Task directions: Make an exact copy of the entries below.

Listed records:

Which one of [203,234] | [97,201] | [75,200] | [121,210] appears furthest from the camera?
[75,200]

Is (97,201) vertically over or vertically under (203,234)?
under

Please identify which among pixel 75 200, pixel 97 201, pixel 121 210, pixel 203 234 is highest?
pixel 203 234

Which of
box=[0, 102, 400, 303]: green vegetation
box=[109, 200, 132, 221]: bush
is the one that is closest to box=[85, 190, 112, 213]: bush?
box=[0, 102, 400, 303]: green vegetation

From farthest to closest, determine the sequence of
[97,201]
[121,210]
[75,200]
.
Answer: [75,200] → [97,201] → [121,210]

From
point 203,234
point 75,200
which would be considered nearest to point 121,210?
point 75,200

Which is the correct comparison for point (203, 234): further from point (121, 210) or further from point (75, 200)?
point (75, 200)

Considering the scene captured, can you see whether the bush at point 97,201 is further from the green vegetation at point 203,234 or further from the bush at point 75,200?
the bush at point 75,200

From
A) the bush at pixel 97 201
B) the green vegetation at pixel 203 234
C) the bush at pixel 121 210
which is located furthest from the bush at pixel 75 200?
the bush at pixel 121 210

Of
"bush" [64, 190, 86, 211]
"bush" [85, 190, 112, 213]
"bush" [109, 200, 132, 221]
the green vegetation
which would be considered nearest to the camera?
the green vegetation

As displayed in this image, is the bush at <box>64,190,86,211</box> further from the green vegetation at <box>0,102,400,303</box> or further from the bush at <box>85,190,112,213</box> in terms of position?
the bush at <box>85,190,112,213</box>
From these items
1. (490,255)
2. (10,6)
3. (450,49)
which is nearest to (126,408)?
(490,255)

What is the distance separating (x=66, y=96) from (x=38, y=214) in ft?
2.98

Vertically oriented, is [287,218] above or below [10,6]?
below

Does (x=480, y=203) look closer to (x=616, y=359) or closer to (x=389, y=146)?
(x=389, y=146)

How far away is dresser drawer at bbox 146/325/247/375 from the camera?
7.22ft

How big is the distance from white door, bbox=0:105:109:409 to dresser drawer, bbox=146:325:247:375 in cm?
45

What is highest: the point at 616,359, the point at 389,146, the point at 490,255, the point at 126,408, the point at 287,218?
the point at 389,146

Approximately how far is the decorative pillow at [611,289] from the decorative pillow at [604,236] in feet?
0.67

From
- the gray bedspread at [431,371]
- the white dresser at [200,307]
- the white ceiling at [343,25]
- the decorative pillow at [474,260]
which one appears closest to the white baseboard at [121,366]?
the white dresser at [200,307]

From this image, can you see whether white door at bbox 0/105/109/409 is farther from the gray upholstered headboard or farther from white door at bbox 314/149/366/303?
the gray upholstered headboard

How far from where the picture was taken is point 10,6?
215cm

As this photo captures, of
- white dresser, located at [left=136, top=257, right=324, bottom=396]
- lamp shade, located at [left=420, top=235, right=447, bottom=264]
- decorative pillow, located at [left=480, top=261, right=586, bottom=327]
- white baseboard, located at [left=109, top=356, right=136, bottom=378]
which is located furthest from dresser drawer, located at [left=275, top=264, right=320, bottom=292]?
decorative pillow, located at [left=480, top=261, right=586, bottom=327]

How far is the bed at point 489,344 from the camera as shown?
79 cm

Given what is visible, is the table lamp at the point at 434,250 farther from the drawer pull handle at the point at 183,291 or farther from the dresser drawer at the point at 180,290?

Result of the exercise:
Which one of [203,234] | [97,201] | [75,200] | [121,210] appears furthest from the camera?
[75,200]

Is (97,201) vertically over or vertically under (203,234)?
under

Please identify which among pixel 75 200, pixel 97 201, pixel 121 210, pixel 203 234 is highest?
pixel 203 234

Which of
box=[0, 102, 400, 303]: green vegetation
box=[109, 200, 132, 221]: bush
is the one that is closest to box=[85, 190, 112, 213]: bush?
box=[0, 102, 400, 303]: green vegetation

From farthest to closest, determine the sequence of
[97,201]
[121,210]
[75,200]
.
Answer: [75,200] → [97,201] → [121,210]

From
point 203,234
point 75,200
which would be considered nearest to point 121,210?
point 75,200

Which is the correct comparison for point (203, 234): further from point (121, 210) or further from point (75, 200)?
point (75, 200)

Considering the scene captured, can you see whether the bush at point 97,201 is further from the green vegetation at point 203,234 or further from the bush at point 75,200?
the bush at point 75,200

From
A) the bush at pixel 97 201
B) the green vegetation at pixel 203 234
C) the bush at pixel 121 210
which is located furthest from the bush at pixel 75 200?
the bush at pixel 121 210

Of
"bush" [64, 190, 86, 211]
"bush" [85, 190, 112, 213]
"bush" [109, 200, 132, 221]
the green vegetation
which would be considered nearest to the camera?
the green vegetation

As displayed in this image, is the bush at <box>64,190,86,211</box> further from the green vegetation at <box>0,102,400,303</box> or further from the bush at <box>85,190,112,213</box> in terms of position?
the bush at <box>85,190,112,213</box>
From these items
1. (490,255)
2. (10,6)
3. (450,49)
which is nearest to (126,408)?
(490,255)

What is the distance separating (x=66, y=96) from (x=38, y=214) in ft?
2.98

Vertically oriented, is [287,218] above or below [10,6]?
below

Does (x=480, y=203) look closer to (x=616, y=359) or closer to (x=389, y=146)?
(x=389, y=146)

How far away is dresser drawer at bbox 146/325/247/375 from the camera?
7.22ft

How big is the distance from white door, bbox=0:105:109:409 to dresser drawer, bbox=146:325:247:375 in cm?
45

What is highest: the point at 616,359, the point at 389,146, the point at 490,255, the point at 126,408, the point at 287,218?
the point at 389,146

Approximately how far is the decorative pillow at [611,289] from the decorative pillow at [604,236] in feet?
0.67

From
- the gray bedspread at [431,371]
- the white dresser at [200,307]
- the white ceiling at [343,25]
- the decorative pillow at [474,260]
which one appears closest to the white baseboard at [121,366]?
the white dresser at [200,307]

From this image, can you see whether white door at bbox 0/105/109/409 is farther from the gray upholstered headboard or farther from white door at bbox 314/149/366/303?
the gray upholstered headboard

How far from where the picture was taken is point 10,6?
215cm

As this photo captures, of
- white dresser, located at [left=136, top=257, right=324, bottom=396]
- lamp shade, located at [left=420, top=235, right=447, bottom=264]
- decorative pillow, located at [left=480, top=261, right=586, bottom=327]
- white baseboard, located at [left=109, top=356, right=136, bottom=378]
which is located furthest from dresser drawer, located at [left=275, top=264, right=320, bottom=292]?
decorative pillow, located at [left=480, top=261, right=586, bottom=327]

How far is the bed at point 489,344 from the camera as shown?
79 cm

Given what is visible, is the table lamp at the point at 434,250 farther from the drawer pull handle at the point at 183,291 or farther from the dresser drawer at the point at 180,290?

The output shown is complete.